From 83ebca79ec5212217df7709efb72a2520f82d077 Mon Sep 17 00:00:00 2001
From: CentOS Sources <bugs@centos.org>
Date: May 20 2020 11:37:50 +0000
Subject: import libxml2-2.9.1-6.el7.4
---
diff --git a/SOURCES/libxml2-2.9.1-CVE-2015-8035.patch b/SOURCES/libxml2-2.9.1-CVE-2015-8035.patch
new file mode 100644
index 0000000..056faa4
--- /dev/null
+++ b/SOURCES/libxml2-2.9.1-CVE-2015-8035.patch
@@ -0,0 +1,31 @@
+From f0709e3ca8f8947f2d91ed34e92e38a4c23eae63 Mon Sep 17 00:00:00 2001
+From: Daniel Veillard <veillard@redhat.com>
+Date: Tue, 3 Nov 2015 15:31:25 +0800
+Subject: [PATCH] CVE-2015-8035 Fix XZ compression support loop
+
+For https://bugzilla.gnome.org/show_bug.cgi?id=757466
+DoS when parsing specially crafted XML document if XZ support
+is compiled in (which wasn't the case for 2.9.2 and master since
+Nov 2013, fixed in next commit !)
+---
+ xzlib.c | 4 ++++
+ 1 file changed, 4 insertions(+)
+
+diff --git a/xzlib.c b/xzlib.c
+index 0dcb9f48..1fab5463 100644
+--- a/xzlib.c
++++ b/xzlib.c
+@@ -581,6 +581,10 @@ xz_decomp(xz_statep state)

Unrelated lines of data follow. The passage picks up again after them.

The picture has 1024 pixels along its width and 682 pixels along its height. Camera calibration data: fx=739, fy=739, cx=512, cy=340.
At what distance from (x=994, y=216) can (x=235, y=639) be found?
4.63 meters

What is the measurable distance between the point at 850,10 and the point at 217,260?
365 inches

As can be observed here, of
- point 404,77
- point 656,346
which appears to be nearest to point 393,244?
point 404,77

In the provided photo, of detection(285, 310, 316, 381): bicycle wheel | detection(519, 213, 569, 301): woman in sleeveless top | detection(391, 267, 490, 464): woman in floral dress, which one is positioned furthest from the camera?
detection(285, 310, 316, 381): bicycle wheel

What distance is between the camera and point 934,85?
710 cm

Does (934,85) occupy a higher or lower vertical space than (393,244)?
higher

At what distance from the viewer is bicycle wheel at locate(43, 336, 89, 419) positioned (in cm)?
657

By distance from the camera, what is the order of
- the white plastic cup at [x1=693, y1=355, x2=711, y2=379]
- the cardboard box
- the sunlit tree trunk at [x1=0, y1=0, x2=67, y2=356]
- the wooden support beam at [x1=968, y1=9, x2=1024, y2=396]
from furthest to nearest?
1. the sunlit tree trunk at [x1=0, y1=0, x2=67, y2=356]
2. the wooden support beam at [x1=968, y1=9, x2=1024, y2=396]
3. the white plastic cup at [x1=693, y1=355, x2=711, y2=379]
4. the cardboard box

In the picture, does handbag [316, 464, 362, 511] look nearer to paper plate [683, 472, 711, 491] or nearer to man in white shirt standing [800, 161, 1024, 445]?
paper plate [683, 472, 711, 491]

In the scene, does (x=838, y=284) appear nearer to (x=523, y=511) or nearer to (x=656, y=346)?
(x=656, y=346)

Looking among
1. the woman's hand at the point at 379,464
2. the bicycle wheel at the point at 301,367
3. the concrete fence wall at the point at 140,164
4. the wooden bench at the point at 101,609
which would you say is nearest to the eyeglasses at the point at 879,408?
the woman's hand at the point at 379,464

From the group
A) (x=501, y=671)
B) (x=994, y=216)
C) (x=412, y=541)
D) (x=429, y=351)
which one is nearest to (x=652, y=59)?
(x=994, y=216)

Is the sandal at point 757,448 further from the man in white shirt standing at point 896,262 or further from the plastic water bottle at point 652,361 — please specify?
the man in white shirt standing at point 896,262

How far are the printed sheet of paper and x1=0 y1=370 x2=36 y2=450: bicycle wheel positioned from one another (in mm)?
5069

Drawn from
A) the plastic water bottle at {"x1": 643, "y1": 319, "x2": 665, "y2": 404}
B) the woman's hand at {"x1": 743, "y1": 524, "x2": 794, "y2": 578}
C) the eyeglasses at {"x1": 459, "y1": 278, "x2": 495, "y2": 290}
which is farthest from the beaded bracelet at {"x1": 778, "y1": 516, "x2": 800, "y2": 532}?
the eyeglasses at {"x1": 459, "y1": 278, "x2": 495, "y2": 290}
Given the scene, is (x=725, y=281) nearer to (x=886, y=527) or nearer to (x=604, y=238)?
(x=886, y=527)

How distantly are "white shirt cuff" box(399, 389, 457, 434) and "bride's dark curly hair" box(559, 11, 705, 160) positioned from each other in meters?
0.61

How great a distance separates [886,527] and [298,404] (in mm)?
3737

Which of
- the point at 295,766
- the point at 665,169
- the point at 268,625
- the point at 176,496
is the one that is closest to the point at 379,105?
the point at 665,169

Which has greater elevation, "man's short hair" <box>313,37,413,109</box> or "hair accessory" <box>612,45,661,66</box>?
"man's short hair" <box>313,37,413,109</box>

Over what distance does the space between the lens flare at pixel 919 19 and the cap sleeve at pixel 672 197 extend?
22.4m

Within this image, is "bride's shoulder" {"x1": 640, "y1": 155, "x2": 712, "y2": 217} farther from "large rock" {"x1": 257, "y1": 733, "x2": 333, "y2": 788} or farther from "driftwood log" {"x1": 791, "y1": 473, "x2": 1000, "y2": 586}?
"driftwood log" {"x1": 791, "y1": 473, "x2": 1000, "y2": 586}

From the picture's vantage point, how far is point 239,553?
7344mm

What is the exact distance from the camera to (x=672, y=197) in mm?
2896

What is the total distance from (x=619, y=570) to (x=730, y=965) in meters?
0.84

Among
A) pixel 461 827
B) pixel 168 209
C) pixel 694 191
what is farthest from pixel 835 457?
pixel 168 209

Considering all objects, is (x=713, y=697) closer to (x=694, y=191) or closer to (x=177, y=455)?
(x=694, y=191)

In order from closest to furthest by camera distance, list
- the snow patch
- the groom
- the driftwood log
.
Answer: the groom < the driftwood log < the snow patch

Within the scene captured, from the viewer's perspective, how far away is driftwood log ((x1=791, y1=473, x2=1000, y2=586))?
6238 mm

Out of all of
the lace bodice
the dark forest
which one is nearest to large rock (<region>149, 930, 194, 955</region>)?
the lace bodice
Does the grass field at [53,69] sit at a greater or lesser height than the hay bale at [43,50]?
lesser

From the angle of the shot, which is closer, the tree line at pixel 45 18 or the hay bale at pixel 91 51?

+ xz_error(state, LZMA_DATA_ERROR, "compressed data error");
+ return -1;
+ }
++ if (ret == LZMA_PROG_ERROR) {
++ xz_error(state, LZMA_PROG_ERROR, "compression error");
++ return -1;
++ }
+ } while (strm->avail_out && ret != LZMA_STREAM_END);
+
+ /* update available output and crc check value */
+--
+2.22.0
+
diff --git a/SOURCES/libxml2-2.9.1-CVE-2016-5131.patch b/SOURCES/libxml2-2.9.1-CVE-2016-5131.patch
new file mode 100644
index 0000000..8e77405
--- /dev/null
+++ b/SOURCES/libxml2-2.9.1-CVE-2016-5131.patch
@@ -0,0 +1,131 @@
+commit 3189fa5b5d1cce13e70cf282936736b2e7889a46
+Author: Nick Wellnhofer <wellnhofer@aevum.de>
+Date: Tue Jun 28 14:22:23 2016 +0200
+
+ Fix XPointer paths beginning with range-to
+
+ The old code would invoke the totally broken xmlXPtrRangeToFunction.
+ range-to isn't really a function but a special kind of location step.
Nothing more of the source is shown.